- Born: John Bernard Haysom Jackson 26 May 1929 (age 95) Devon, England
- Education: University of Cambridge
- Organization: Mishcon de Reya

= John Jackson (businessman) =

English businessman

John Bernard Haysom Jackson (born 26 May 1929) is an author and campaigner, a current chairman at the solicitors firm Mishcon de Reya, and a former chairman of the Countryside Alliance. Qualifying as a barrister in 1954, he had a career in business and the technology industries during the 60s, 70s and 80s: most notably with technology company Philips. From the 90s onwards he moved into democratic and constitutional advocacy, particularly through the Countryside Alliance, OpenDemocracy.net and Unlock Democracy.

==Early life and family==
Jackson was born in Devon in 1929, where he lives now. His family moved to the Dorset coast for several years, and then to London as his father found work during the Great Depression years of the 1930s. He was educated at The King's School, Canterbury, and from there he went on to the University of Cambridge to read law as the Squire Scholar in 1949, before qualifying in 1954.

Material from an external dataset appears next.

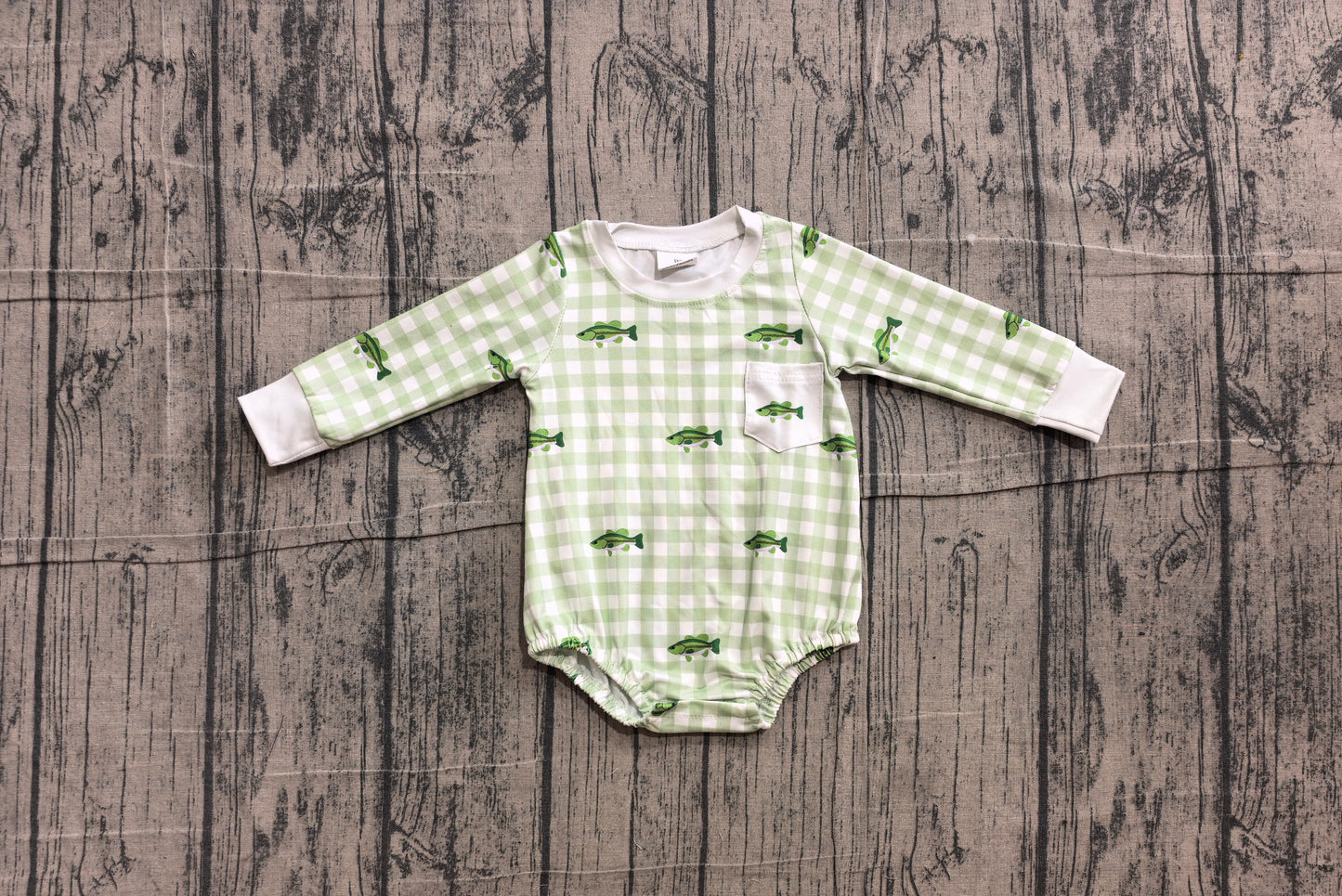 Baby Boys Long Sleeve Fishes Checked Pocket Hunting Rompers Preorder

Jackson has three children, five grandchildren and two great grandchildren, and has been married twice. He spent much of his married life in Kent, continuing the self-sufficient lifestyle he learnt as a child.

== Career ==
Over the last 60 years Jackson has been engaged in a number of industries, holding chairmanships or directorships in Philips, Hilton, BHP, Graseby, Instore, Celltech, WPP, Wyndham Press and in the Oxford Technology Venture Capital Trusts. He was appointed non-solicitor Chairman of London law firm Mishcon de Reya., in 1992

Jackson has also become increasingly involved in political and constitutional debates, initially through campaigning with the Countryside Alliance, and later by contributing to public discussions and writing articles.

== Publishing ==
John Jackson's first book, A Bucket of Nuts and a Herring Net was published in 1979 (Collins and Harvill Press). It was an account of family life on a small-holding in rural Kent, and of self-sufficiency. The book was reprinted with a new introduction and an end piece in 2000, as A Little Piece of England: A Tale of Self-Sufficiency by Merlin Unwin Books.

Jackson's independent publishing venture JJ Books was launched in 2011, with the aim of JJ Books reissued A Little Piece of England in July 2011. In October 2011, the company published the hardback edition of "Tales for Great Grandchildren", a collection of fables and mythological tales that Jackson gathered during his travels in Nepal in 1978.

The company plans to publish several new collections of stories (in illustrated hardback and digital editions).